Devoting 30% of Your Income to Rent Is Becoming the Norm in the U.S.
Even as the U.S. rental market’s red-hot fever finally breaks, rent-to-income levels are still painfully high, according to new data.
At the end of 2022, financial services firm Moody’s reported that for the first time in almost a quarter century of tracking, the average U.S. rent cracked 30% of the median household income — qualifying the typical renter as “rent-burdened.” While costs cooled slightly in the first quarter of this year, rents are still eating up nearly a third of median annual household earnings on average.
According to Moody’s economists, it’s not looking like that will change anytime soon.
What the data says
For years, financial experts have recommended a rule of thumb that says people should spend no more than 30% of their gross income on rent.
- But last year, the average cost to rent an apartment in the U.S. crossed a historic threshold, breaching 30% of the median household income. The milestone meant that, for the first time since Moody’s started tracking these rental costs in 1999, the U.S. technically became “rent-burdened” nationwide.

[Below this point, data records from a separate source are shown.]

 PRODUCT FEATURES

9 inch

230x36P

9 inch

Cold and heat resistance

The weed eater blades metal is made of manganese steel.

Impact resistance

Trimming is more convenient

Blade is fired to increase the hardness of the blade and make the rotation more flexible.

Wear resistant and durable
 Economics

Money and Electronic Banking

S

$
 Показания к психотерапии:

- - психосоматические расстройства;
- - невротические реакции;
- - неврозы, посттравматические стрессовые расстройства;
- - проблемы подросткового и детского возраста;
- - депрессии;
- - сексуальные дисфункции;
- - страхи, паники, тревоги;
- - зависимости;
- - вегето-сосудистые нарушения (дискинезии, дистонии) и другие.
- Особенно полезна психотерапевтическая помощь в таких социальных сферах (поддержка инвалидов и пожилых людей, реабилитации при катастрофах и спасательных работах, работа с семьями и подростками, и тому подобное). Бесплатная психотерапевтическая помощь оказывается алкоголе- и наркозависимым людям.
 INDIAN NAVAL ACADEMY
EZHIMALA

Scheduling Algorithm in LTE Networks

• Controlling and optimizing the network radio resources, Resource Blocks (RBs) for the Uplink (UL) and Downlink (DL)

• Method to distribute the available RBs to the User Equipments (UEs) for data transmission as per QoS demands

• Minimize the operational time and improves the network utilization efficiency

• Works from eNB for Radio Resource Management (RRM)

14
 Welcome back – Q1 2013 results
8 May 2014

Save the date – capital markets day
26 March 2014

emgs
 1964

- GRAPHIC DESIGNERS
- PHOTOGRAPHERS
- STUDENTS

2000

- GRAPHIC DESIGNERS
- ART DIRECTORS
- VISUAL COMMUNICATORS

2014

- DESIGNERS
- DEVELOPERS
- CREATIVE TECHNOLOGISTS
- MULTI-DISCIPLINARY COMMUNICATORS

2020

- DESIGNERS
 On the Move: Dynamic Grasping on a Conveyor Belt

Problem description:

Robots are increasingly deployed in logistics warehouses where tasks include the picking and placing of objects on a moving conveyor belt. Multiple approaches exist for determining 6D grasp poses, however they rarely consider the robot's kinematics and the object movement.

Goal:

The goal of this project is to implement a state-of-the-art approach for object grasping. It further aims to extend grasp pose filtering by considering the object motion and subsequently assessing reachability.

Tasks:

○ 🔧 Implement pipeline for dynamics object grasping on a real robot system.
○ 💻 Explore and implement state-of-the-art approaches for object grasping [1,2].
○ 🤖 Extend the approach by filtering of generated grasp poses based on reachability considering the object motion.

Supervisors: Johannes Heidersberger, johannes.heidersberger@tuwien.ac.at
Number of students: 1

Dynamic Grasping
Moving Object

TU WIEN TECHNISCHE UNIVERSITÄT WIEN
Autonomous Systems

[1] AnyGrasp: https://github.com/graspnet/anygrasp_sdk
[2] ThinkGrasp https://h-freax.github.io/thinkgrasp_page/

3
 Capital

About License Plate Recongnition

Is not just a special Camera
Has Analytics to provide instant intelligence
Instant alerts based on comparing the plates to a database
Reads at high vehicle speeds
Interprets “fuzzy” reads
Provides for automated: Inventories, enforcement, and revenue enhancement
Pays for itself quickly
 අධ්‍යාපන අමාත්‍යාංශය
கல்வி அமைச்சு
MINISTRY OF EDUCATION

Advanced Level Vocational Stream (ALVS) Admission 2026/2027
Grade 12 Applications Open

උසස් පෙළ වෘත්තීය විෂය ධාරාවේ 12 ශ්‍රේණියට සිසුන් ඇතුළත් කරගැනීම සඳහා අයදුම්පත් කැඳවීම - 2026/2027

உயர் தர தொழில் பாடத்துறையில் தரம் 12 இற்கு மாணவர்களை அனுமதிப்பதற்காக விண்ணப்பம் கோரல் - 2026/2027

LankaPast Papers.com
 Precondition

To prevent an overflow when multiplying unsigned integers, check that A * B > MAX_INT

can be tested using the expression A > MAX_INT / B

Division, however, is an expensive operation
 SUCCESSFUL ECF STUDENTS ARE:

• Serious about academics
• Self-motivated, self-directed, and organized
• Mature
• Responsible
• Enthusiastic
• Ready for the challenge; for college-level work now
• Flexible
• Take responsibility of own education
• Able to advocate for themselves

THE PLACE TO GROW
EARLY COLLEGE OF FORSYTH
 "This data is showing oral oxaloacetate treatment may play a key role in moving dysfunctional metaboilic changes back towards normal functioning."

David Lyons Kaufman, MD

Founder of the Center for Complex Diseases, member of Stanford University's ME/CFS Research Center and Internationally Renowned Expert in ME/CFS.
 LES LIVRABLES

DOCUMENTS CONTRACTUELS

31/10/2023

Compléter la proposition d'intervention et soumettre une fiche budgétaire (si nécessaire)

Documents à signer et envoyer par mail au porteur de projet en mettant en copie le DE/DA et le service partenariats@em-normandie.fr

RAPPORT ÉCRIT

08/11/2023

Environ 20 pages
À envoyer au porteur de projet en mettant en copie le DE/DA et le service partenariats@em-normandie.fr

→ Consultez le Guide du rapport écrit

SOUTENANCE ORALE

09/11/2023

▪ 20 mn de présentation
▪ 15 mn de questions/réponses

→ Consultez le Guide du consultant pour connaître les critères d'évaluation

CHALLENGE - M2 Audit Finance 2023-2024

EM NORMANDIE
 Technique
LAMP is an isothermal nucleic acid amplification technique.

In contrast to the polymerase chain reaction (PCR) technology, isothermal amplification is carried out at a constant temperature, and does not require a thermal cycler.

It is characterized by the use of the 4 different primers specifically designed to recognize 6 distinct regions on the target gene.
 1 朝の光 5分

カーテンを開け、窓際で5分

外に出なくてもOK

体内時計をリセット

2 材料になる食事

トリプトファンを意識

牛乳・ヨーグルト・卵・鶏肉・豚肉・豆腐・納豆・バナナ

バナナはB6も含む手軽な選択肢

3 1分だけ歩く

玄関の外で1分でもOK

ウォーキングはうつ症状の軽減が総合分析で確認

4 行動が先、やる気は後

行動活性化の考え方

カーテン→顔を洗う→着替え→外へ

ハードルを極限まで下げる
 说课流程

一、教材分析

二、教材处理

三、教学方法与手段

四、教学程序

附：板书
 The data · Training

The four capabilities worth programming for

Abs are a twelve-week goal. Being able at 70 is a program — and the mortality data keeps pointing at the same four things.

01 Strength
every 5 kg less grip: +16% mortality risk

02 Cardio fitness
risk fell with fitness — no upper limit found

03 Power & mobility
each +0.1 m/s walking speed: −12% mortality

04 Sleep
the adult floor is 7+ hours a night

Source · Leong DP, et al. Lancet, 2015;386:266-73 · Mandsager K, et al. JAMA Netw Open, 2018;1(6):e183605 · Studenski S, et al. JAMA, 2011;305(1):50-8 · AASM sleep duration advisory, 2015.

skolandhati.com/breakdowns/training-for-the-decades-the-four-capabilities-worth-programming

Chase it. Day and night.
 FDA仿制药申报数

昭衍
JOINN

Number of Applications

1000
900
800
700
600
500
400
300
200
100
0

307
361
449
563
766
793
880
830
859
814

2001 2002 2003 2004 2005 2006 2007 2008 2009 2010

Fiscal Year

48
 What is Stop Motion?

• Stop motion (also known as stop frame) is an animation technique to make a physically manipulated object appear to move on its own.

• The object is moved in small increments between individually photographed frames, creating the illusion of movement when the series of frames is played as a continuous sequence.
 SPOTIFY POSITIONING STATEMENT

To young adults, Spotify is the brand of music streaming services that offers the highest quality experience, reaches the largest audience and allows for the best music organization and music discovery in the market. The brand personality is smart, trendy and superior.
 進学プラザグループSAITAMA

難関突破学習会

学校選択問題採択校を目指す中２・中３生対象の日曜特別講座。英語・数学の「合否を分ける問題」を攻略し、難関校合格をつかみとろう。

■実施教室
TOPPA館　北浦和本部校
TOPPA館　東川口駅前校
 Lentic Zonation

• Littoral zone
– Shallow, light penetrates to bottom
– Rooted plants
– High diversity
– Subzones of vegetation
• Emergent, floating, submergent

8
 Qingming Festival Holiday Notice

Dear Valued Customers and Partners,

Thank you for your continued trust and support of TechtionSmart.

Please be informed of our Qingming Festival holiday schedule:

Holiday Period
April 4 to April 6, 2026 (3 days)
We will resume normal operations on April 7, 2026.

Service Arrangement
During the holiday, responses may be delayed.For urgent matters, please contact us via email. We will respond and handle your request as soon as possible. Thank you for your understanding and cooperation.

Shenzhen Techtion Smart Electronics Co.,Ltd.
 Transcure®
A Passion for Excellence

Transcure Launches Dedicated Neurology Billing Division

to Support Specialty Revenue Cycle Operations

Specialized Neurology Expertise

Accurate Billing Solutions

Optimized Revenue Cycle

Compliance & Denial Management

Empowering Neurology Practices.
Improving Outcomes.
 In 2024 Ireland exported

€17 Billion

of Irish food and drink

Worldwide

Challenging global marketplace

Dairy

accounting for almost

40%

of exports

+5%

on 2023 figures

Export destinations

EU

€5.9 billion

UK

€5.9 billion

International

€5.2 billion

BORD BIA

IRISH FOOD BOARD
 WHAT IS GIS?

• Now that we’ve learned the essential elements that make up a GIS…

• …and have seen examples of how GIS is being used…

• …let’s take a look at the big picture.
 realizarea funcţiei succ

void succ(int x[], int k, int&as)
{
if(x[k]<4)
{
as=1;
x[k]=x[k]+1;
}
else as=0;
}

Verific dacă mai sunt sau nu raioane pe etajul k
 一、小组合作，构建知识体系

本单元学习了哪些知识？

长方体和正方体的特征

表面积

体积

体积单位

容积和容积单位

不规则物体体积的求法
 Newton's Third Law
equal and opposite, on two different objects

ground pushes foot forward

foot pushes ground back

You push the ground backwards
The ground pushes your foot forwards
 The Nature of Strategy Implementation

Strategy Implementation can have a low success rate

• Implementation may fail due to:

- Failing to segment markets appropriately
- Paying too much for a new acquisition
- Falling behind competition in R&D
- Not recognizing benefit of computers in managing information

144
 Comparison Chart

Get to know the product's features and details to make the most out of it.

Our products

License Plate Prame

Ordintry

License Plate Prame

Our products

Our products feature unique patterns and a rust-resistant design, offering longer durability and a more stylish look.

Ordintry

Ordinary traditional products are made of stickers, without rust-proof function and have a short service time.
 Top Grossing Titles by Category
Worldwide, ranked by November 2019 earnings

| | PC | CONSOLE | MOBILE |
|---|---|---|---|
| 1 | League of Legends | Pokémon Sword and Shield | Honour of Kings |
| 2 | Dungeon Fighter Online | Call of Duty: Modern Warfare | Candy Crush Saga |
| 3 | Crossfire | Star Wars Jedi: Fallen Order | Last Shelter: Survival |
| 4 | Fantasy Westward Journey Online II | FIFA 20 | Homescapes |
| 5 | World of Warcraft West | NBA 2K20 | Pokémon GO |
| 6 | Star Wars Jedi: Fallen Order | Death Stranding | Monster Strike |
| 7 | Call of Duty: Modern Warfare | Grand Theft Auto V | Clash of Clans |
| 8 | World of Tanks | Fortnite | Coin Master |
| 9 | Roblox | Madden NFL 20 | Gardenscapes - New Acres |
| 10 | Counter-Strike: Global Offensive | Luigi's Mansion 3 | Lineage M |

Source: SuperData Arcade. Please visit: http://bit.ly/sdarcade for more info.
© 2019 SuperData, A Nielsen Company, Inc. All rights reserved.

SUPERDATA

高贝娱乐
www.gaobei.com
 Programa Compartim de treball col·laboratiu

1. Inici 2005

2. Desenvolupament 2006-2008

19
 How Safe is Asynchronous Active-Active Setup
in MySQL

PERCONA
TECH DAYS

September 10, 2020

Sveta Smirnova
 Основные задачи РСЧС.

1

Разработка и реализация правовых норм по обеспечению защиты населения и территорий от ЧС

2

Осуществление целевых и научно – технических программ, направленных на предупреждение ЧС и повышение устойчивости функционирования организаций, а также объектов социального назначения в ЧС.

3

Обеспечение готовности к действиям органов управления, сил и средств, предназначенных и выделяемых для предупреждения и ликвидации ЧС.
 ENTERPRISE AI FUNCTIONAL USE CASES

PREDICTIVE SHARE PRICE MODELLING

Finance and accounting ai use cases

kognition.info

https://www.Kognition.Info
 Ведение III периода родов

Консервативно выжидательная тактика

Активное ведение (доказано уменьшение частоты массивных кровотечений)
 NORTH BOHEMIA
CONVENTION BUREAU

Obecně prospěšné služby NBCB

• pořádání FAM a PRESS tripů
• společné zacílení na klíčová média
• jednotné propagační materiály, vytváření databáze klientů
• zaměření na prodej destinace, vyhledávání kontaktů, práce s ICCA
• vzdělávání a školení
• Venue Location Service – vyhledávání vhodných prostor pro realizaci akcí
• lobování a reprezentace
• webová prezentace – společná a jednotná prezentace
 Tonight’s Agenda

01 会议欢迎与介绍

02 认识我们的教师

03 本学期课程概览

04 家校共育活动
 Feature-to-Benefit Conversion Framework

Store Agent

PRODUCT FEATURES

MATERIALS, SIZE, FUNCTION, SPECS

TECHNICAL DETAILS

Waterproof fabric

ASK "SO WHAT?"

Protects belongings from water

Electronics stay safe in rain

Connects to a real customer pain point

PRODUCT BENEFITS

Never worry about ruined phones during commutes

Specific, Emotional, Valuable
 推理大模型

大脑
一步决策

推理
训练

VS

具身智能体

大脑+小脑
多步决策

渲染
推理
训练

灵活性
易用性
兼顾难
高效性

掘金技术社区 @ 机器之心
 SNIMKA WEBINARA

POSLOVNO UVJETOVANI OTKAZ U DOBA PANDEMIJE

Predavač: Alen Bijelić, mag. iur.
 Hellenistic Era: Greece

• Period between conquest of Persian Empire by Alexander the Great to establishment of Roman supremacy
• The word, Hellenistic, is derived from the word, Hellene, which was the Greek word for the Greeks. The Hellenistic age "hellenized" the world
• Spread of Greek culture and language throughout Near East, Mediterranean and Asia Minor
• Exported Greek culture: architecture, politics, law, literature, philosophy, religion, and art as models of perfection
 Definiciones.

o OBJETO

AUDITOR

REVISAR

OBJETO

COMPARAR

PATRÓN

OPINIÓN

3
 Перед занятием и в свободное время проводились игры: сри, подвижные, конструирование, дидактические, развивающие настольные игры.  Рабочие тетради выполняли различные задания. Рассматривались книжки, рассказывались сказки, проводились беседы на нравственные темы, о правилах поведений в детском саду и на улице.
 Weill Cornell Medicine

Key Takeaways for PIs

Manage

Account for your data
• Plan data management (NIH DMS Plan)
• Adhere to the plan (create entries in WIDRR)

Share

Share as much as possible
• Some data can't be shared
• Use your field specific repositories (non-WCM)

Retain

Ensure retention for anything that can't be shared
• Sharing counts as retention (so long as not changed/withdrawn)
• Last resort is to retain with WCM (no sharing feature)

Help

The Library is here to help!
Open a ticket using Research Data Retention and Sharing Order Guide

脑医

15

- Now, American renters are slightly under the rent-burdened threshold at 29.6% as of the first quarter of 2023.
- Renters probably won’t see any significant improvement in rent-to-income ratios for a while. Moody’s forecasts that rent growth will hover around 2% annually, so while costs will stay largely flat, renters are unlikely to see much relief.
“As wage growth trails behind the cost of shelter, Americans are feeling financially distressed,” Lu Chen and Mary Le, economists for Moody’s, said in a Tuesday news release.
The most rent-burdened cities
Though it may not be surprising to see notoriously expensive cities like New York dominating the list of most rent-burdened metropolitan areas, Moody’s says the pandemic’s disruption of typical migration patterns has increased rent-to-income ratios in Sunbelt locales like Tampa-St. Petersburg and Orlando.
These are the metros with the highest rent-to-income ratios for median-income households nationwide:
- New York, New York (66.9%)
- Miami, Florida (42%)
- Fort Lauderdale, Florida (36.8%)
- Los Angeles, California (34.7%)
- Palm Beach, Florida (34.2%)
- Northern New Jersey (33%)
- Boston, Massachusetts (32.8%)
- Tampa-St. Petersburg, Florida (29.9%)
- Orlando, Florida (29.9%)
- San Francisco, California (29.3%)
The takeaway
It’s not news to renters that they’re devoting a bigger share of their incomes on housing — but if they’re hoping for a new rent reality, they might not want to hold their breath.
When Moody’s started its rent burden report about 25 years ago, only New York City qualified as rent-burdened. But now, paying 30% or more of your income for rent is increasingly becoming the norm in the U.S. Moody’s says lagging wage growth coupled with COVID-19’s impact on the housing market have exacerbated the issue.
Rising mortgage rates, according to Moody’s economists, sidelined many would-be homebuyers, increasing apartment demand and driving rent prices to what renters are seeing now.
While rent growth is finally slowing down — even declining — thanks to affordability issues and a slowdown in migration, renters shouldn’t expect prices to return to pre-pandemic levels in 2023.
“We are not quite at an inflection point yet,” Chen and Le said in the release.